= Local option sales tax =

In the United States, a local option sales tax (often abbreviated LOST) is a special-purpose local option tax implemented and levied at the city or county level. A local option sales tax is often used as a means of raising funds for specific local or area projects, such as improving area streets and roads, or refurbishing a community's downtown area.

LOSTs are always appended onto a state's base sales tax rate, most commonly at a rate of 1%. For example, in Iowa, the base sales tax rate is 6% statewide, or six cents per dollar. If a city or county in Iowa were to implement a local option sales tax, this would result in a 7% sales tax rate, or seven cents per dollar. Since a LOST is implemented at city or county level, they apply only within the city or county in which it was implemented. Using the Iowa example, this means that any neighboring cities or counties would remain at 6% sales tax, unless they implement their own LOST.

A LOST most often (if not always) requires a passing vote by the general public before they can be implemented. Once implemented, a LOST is often levied for only temporary time periods, such as five years. As the expiration date approaches, another vote may be presented to the public, giving the options of either extending the LOST (for any other projects), or letting the LOST expire and discontinue.

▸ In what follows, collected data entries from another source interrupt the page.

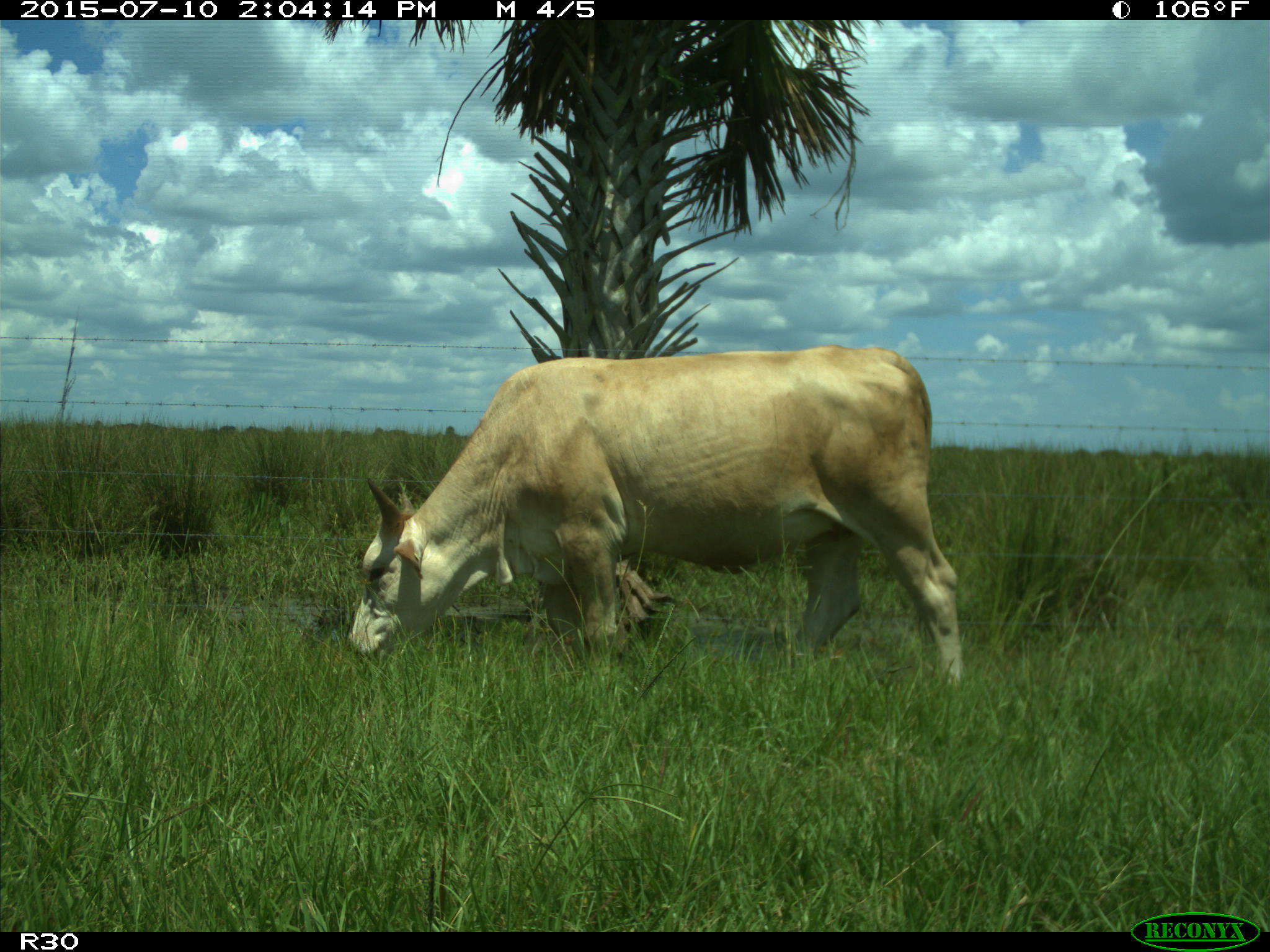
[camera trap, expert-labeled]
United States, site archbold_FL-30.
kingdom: Animalia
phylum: Chordata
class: Mammalia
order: Artiodactyla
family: Bovidae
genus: Bos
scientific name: Bos taurus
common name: domestic cow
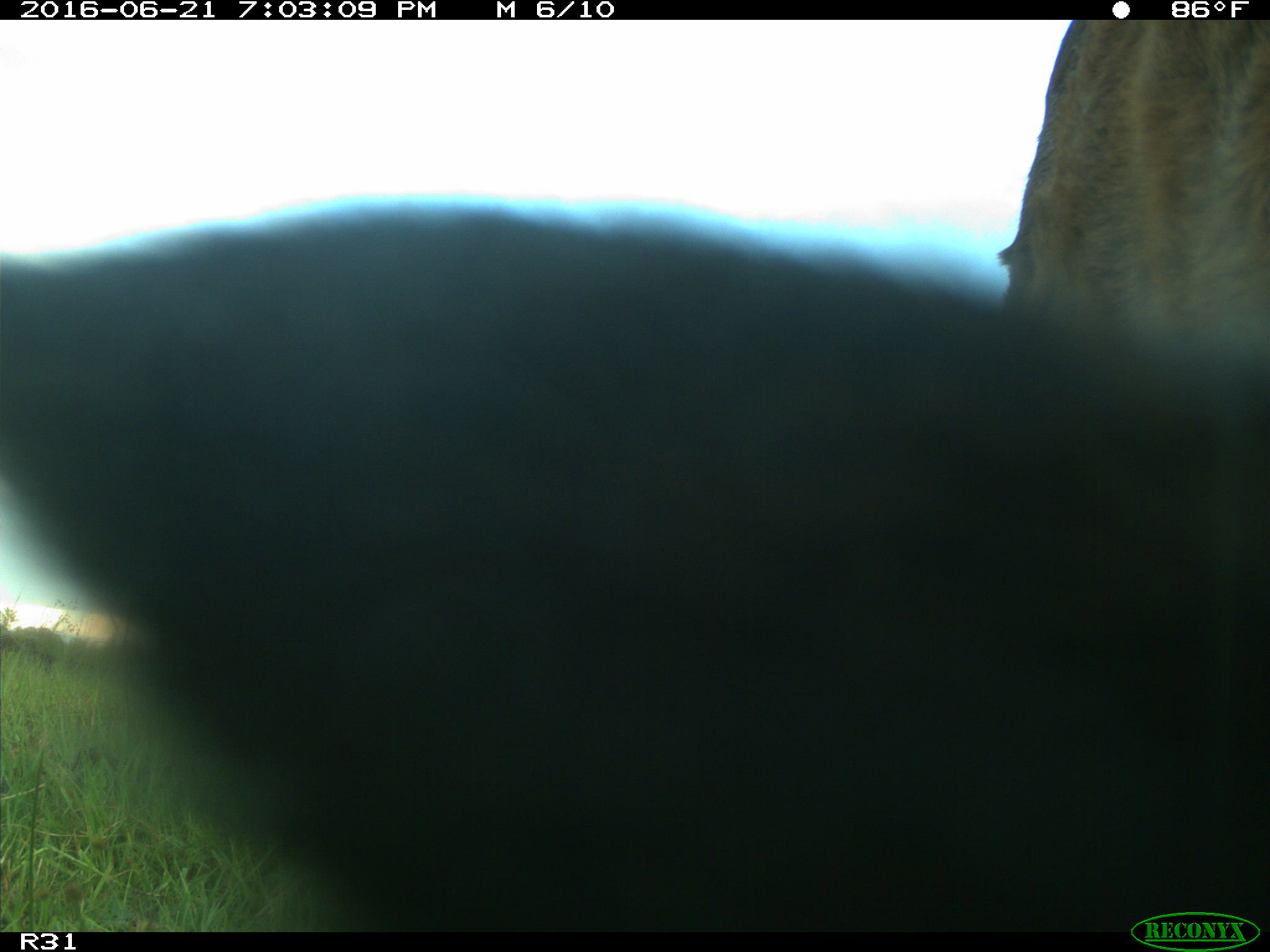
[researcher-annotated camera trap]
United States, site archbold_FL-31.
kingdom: Animalia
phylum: Chordata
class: Mammalia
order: Artiodactyla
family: Bovidae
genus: Bos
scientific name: Bos taurus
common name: domestic cow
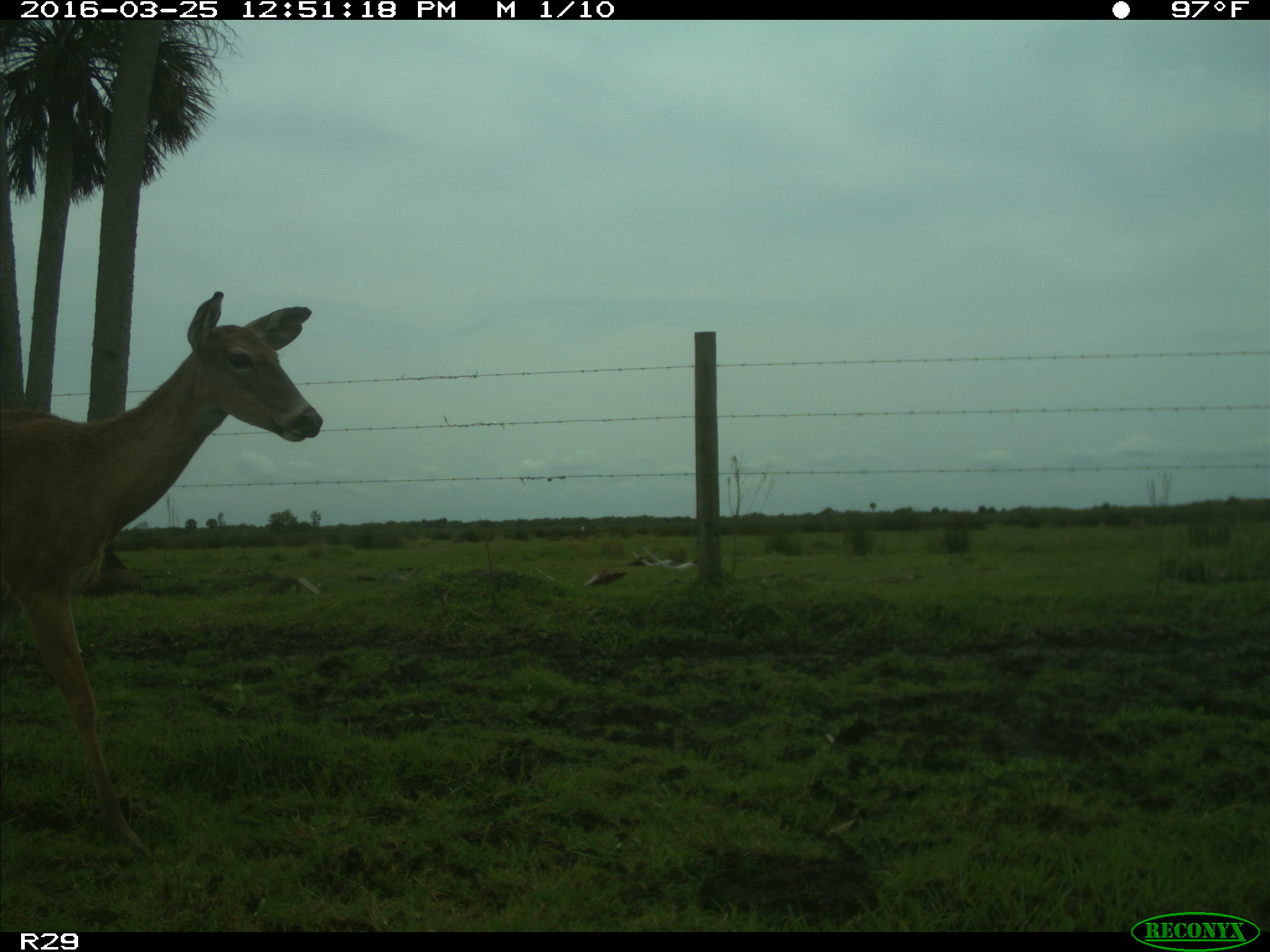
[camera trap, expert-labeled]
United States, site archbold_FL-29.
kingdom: Animalia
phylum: Chordata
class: Mammalia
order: Artiodactyla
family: Cervidae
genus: Odocoileus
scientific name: Odocoileus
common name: deer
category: unidentified deer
Unidentified deer (deer) (Odocoileus).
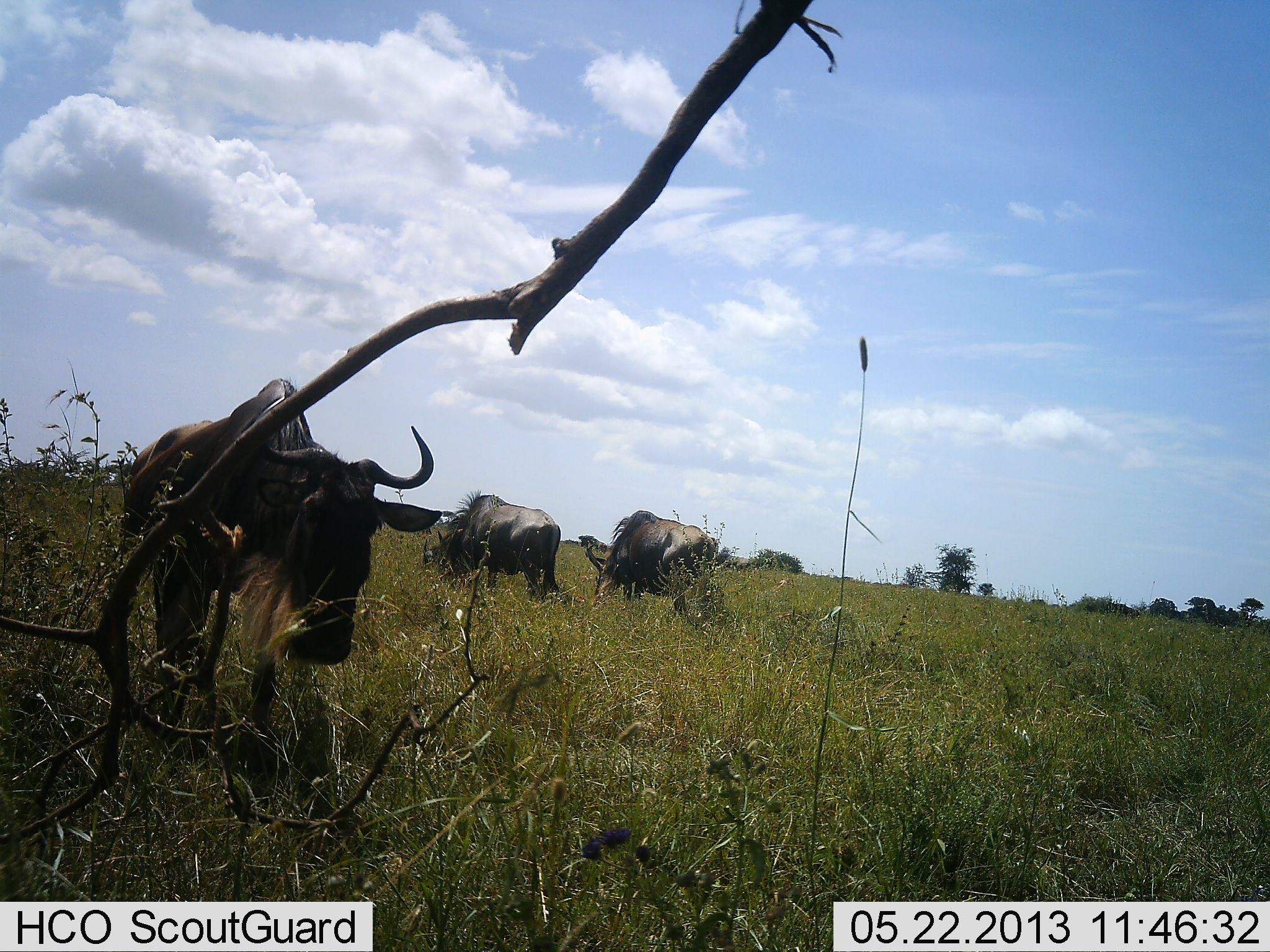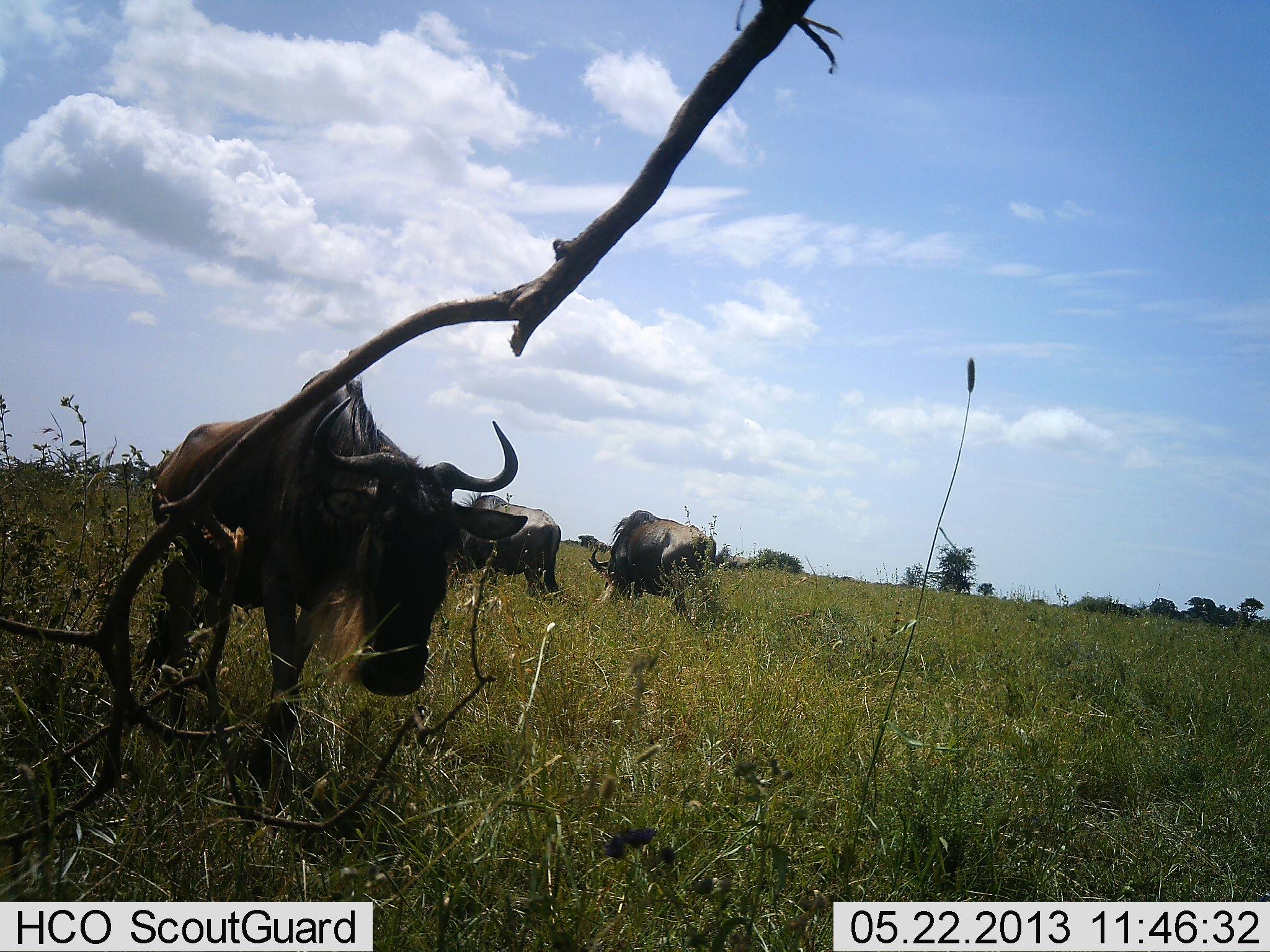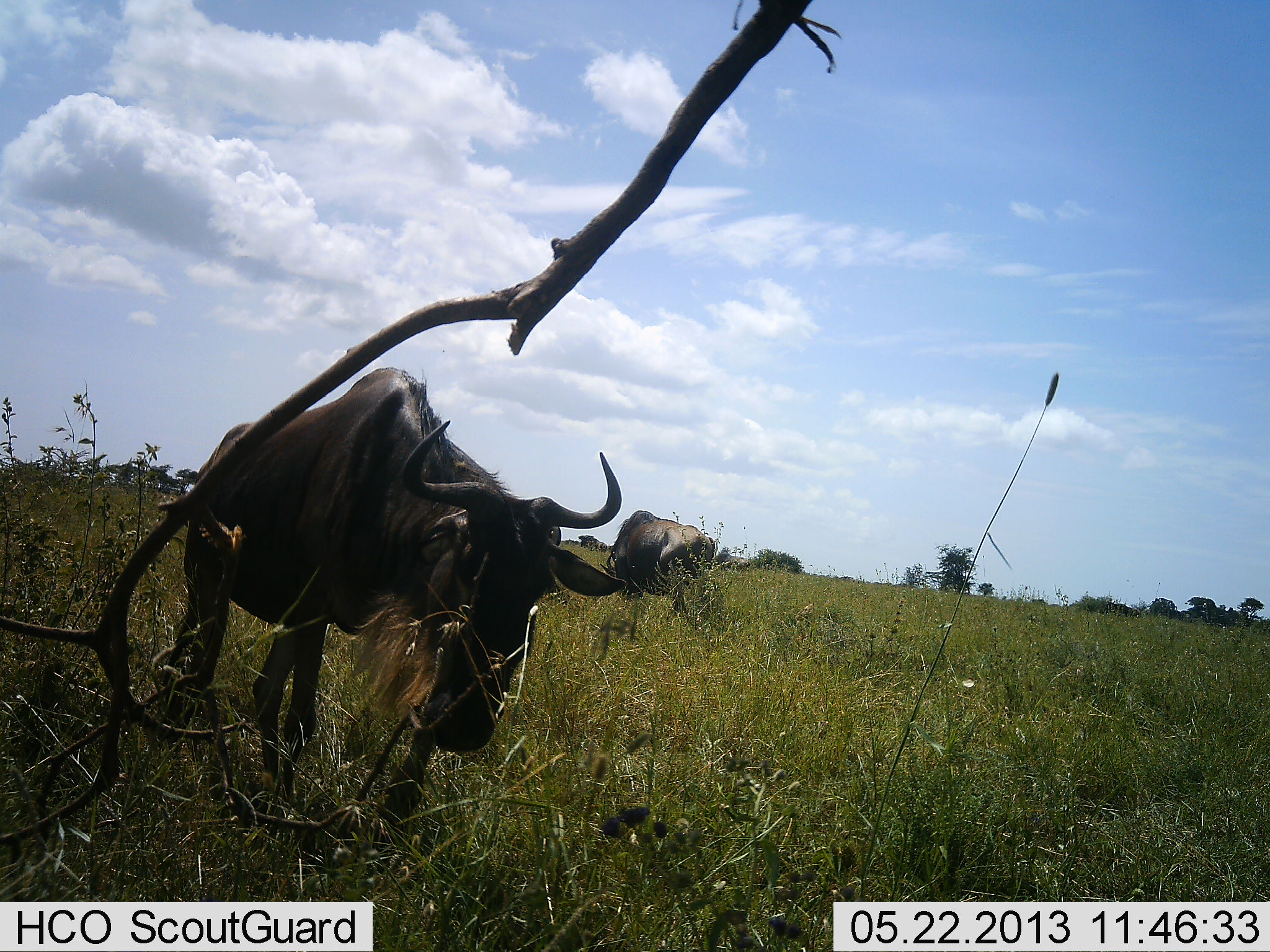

Some states include multiple types of LOSTs depending on their intended purpose. For example, in Iowa, a standard LOST is used for city or county improvement purposes, whereas a SILO (School Infrastructure Local Option) tax is often used to build new schools, improve existing school buildings, or other educational purposes. Since a standard LOST and SILO are considered different types of taxes, regardless of them both being forms of local option sales taxes, it is possible for a city or county to implement both simultaneously (Using the Iowa example, this would yield an 8% sales tax within that city or county).